Die deutschen Entwicklungshelfer suchten sich eine kenianische Großfarm als Partner, wo zertifiziertes Saatgut produziert werden konnte. Mit den zertifizierten Kartoffeln sollten zwar höhere Erträge erzielt werden, jedoch konnten sich Kleinbauern das zertifizierte Saatgut nicht leisten. Denn ein Säckchen kostete 25 Euro. Zudem musste das Saatgut jede Saison neu gekauft werden. Normalerweise entstehen bei den Kleinbauern keine Kosten für die Beschaffung von Saatgut. Denn sie bewahren die kleinsten Kartoffeln für die nächste Aussaat auf. Das heißt, nur die großen und mittleren Unternehmen konnten sich das zertifizierte Saatgut kaufen. Aber genau diese Unternehmen leiden nicht an Armut, sondern die Kleinbauern, die die Mehrheit der Bauern ausmachen und sich für den Kauf von zertifiziertem Saatgut verschulden mussten. Damit machten sie sich von Saatgutherstellern wie Bayer Crop Science oder Syngenta abhängig. Um ihre Macht zu konzentrieren, ließen die großen Saatgutkonzerne das Saatgut patentieren, um sicherzustellen, dass niemand anders das Saatgut herstellen konnte. Damit nicht genug, benötigten die Bauern für den Anbau dieser neuen Kartoffelsorten Pestizide und Dünger, da diese ertragreichen Kartoffelsorten sonst nicht wuchsen. Auch das konnten sich die armen Kleinbauern nicht leisten, ohne sich zu verschulden.

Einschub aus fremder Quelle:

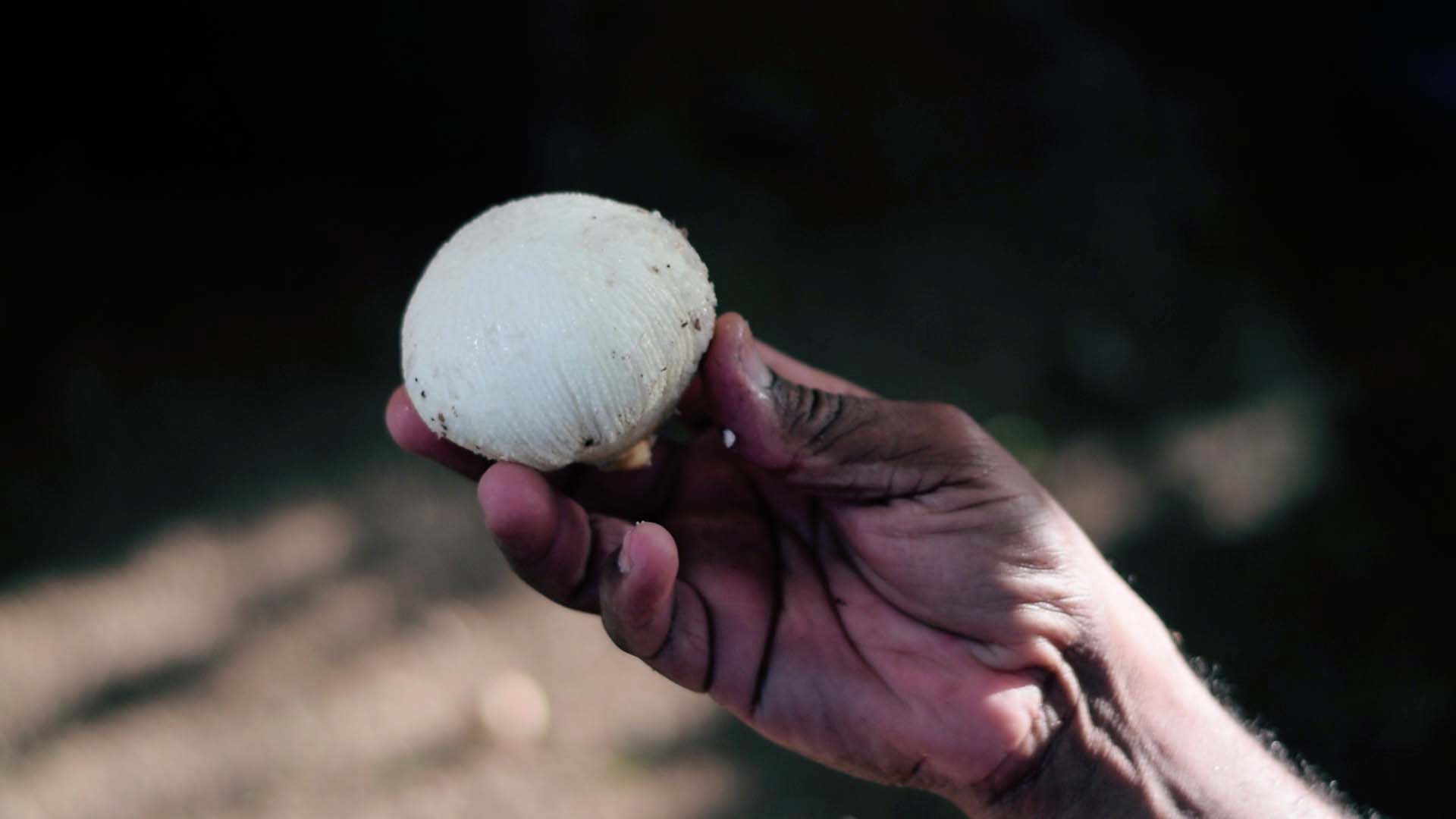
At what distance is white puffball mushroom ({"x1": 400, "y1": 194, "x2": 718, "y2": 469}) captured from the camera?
0.96 meters

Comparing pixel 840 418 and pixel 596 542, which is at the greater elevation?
pixel 840 418

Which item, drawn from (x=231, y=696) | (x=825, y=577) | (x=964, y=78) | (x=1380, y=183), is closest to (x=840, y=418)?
(x=825, y=577)

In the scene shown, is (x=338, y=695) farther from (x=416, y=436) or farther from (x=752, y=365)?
(x=752, y=365)

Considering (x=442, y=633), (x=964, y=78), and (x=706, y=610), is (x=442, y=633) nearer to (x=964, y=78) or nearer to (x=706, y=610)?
(x=706, y=610)

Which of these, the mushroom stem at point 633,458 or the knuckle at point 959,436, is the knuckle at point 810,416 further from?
the mushroom stem at point 633,458

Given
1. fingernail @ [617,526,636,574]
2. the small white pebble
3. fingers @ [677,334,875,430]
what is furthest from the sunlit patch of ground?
fingernail @ [617,526,636,574]

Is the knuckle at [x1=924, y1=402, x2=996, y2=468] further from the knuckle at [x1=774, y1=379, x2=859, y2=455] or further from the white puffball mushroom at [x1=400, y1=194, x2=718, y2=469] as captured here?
the white puffball mushroom at [x1=400, y1=194, x2=718, y2=469]

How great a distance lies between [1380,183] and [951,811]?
1745mm

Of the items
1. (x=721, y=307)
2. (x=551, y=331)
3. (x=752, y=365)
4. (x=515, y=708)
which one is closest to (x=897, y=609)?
(x=752, y=365)

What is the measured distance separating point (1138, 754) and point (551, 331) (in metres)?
0.79

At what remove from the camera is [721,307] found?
204cm

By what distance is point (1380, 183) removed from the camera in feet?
7.47

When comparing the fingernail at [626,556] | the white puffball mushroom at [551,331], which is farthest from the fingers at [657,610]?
the white puffball mushroom at [551,331]

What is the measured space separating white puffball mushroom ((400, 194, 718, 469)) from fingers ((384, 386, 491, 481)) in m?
0.15
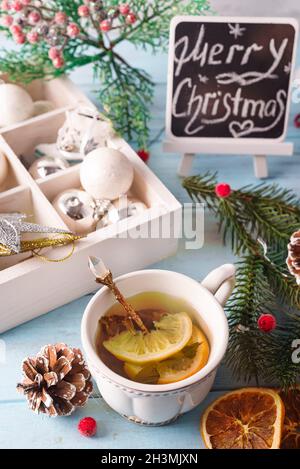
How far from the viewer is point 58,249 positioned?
94 cm

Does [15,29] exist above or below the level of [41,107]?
above

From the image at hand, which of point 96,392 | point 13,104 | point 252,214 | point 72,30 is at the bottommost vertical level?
point 96,392

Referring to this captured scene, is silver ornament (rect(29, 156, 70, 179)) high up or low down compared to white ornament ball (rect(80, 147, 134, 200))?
down

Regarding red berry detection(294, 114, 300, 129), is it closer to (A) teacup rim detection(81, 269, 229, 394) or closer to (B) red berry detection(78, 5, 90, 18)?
(B) red berry detection(78, 5, 90, 18)

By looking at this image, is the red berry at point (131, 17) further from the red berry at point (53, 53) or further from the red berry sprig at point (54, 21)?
the red berry at point (53, 53)

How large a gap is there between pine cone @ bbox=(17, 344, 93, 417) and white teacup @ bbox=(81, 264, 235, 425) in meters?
0.05

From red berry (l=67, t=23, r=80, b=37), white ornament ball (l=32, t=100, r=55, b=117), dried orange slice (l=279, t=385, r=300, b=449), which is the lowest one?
dried orange slice (l=279, t=385, r=300, b=449)

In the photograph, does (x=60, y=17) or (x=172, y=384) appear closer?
(x=172, y=384)

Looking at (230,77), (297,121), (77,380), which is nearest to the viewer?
(77,380)

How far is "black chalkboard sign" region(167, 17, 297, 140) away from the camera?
3.48 feet

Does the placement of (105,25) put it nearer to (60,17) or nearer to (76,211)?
(60,17)

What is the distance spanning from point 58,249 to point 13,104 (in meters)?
0.31

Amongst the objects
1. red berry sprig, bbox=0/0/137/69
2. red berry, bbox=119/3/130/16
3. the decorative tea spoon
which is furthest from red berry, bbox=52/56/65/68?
the decorative tea spoon

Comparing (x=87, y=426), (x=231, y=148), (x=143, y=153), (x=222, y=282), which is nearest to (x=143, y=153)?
(x=143, y=153)
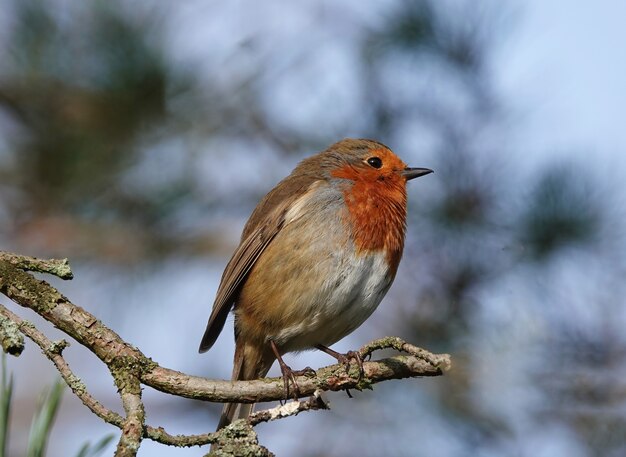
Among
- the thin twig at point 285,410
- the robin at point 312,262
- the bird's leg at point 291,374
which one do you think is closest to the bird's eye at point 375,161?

Diese Form des Kartoffelanbaus ist für die Kleinbauern viel kostenintensiver als der Kartoffelanbau lokaler Kartoffelsorten. Das bedeutet, dass die Kartoffel-Initiative rein gar nichts mit der Bekämpfung von Armut und Hunger zu tun hatte, sondern Bauern im Fokus hatte, die schon über Kapital verfügten und sich das Saatgut, den Dünger und die Pestizide leisten und den Konzernen abkaufen konnten. Zudem motivierte man die Kleinbauern dazu, sich zu verschulden. Von den Kooperationsprojekten des BMZ mit Agrarkonzernen profitieren somit nur die Konzerne. Zu den Unternehmen der GFP gehörten auch Unternehmen, die Erntemaschinen verkaufen. Das Landwirtschaftsministerium des Bezirks Nyandarua in Kenia beispielsweise kaufte eine Erntemaschine von einem Unternehmen der GFP und diese Maschine konnten sich die Bauern dann mieten. Davon profitierte vor allem das Unternehmen und allenfalls der Bauer, der sich die Erntemaschine leisten konnte, weil er damit Erntehelfer einsparte.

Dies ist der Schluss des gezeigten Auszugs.